Выбрать главу

Примерно 14 июля Наполеон получил предупреждение, что Людовик XVIII приказал генералу Боннефуру отправиться в Рошфор и арестовать его.20 Боннефур действовал так медленно, как только мог. Теперь Наполеон чувствовал себя ограниченным в трех вариантах: сдаться Людовику XVIII, у которого были все основания ненавидеть его; рискнуть пленением, пытаясь бросить вызов британской блокаде; или сдаться капитану Мейтленду в надежде на британское великодушие. Он выбрал последний путь. 14 июля он написал принцу-регенту, который в то время правил Великобританией:

ВАШЕ КОРОЛЕВСКОЕ ВЫСОЧЕСТВО:

Подверженный раздорам, отвлекающим мою страну, и разобщенности величайших держав Европы, я завершил свою политическую карьеру и пришел, подобно Фемистоклу, чтобы сесть у очага британского народа. Я ставлю себя под защиту их законов, и я прошу Ваше Королевское Высочество, как самого могущественного, самого решительного и самого великодушного из моих врагов, предоставить мне эту защиту.

NAPOLEON21*

Наполеон доверил это письмо Гурго и попросил его обратиться за разрешением доставить его в Лондон на ближайшем судне. Мейтланд согласился, но судно, на котором находился Гурго, было надолго задержано карантином, и нет никаких доказательств того, что письмо когда-либо достигло места назначения.

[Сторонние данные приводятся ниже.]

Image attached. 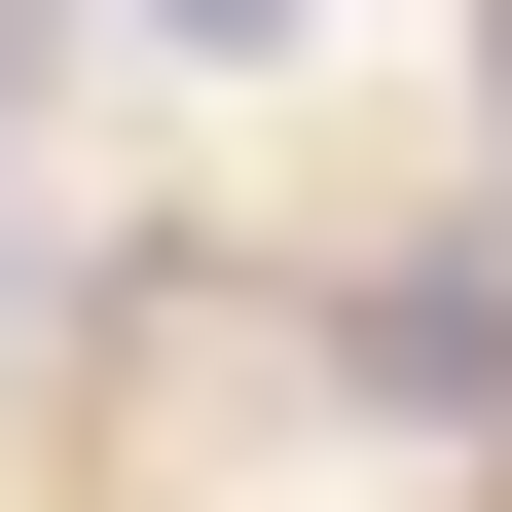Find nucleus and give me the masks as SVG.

15 июля Наполеон и его спутники были доставлены на корабль «Беллерофон» и предложили добровольную капитуляцию Великобритании. «Я поднимаюсь на борт вашего корабля, — сказал Наполеон Мейтленду, — чтобы передать себя под защиту законов Англии».22 Капитан принял их вежливо и согласился предоставить им проход в Англию. Он ничего не сказал им о послании адмирала Хотэма, но предупредил Наполеона, что не может гарантировать ему благоприятный прием в Англии. 16 июля «Беллерофон» отплыл в Англию.

Оглядываясь назад, Мейтланд дал хорошую оценку своему призовому пленнику:

Его манеры были чрезвычайно приятны и приветливы. Он принимал участие в любом разговоре, рассказывал многочисленные анекдоты и всячески старался поддерживать хорошее настроение. Он допускал к своим сопровождающим большую фамильярность…. хотя они обычно относились к нему с большим уважением. Он обладал удивительной способностью производить благоприятное впечатление на тех, с кем вступал в беседу».23

Британский экипаж был очарован и относился к нему с величайшим почтением.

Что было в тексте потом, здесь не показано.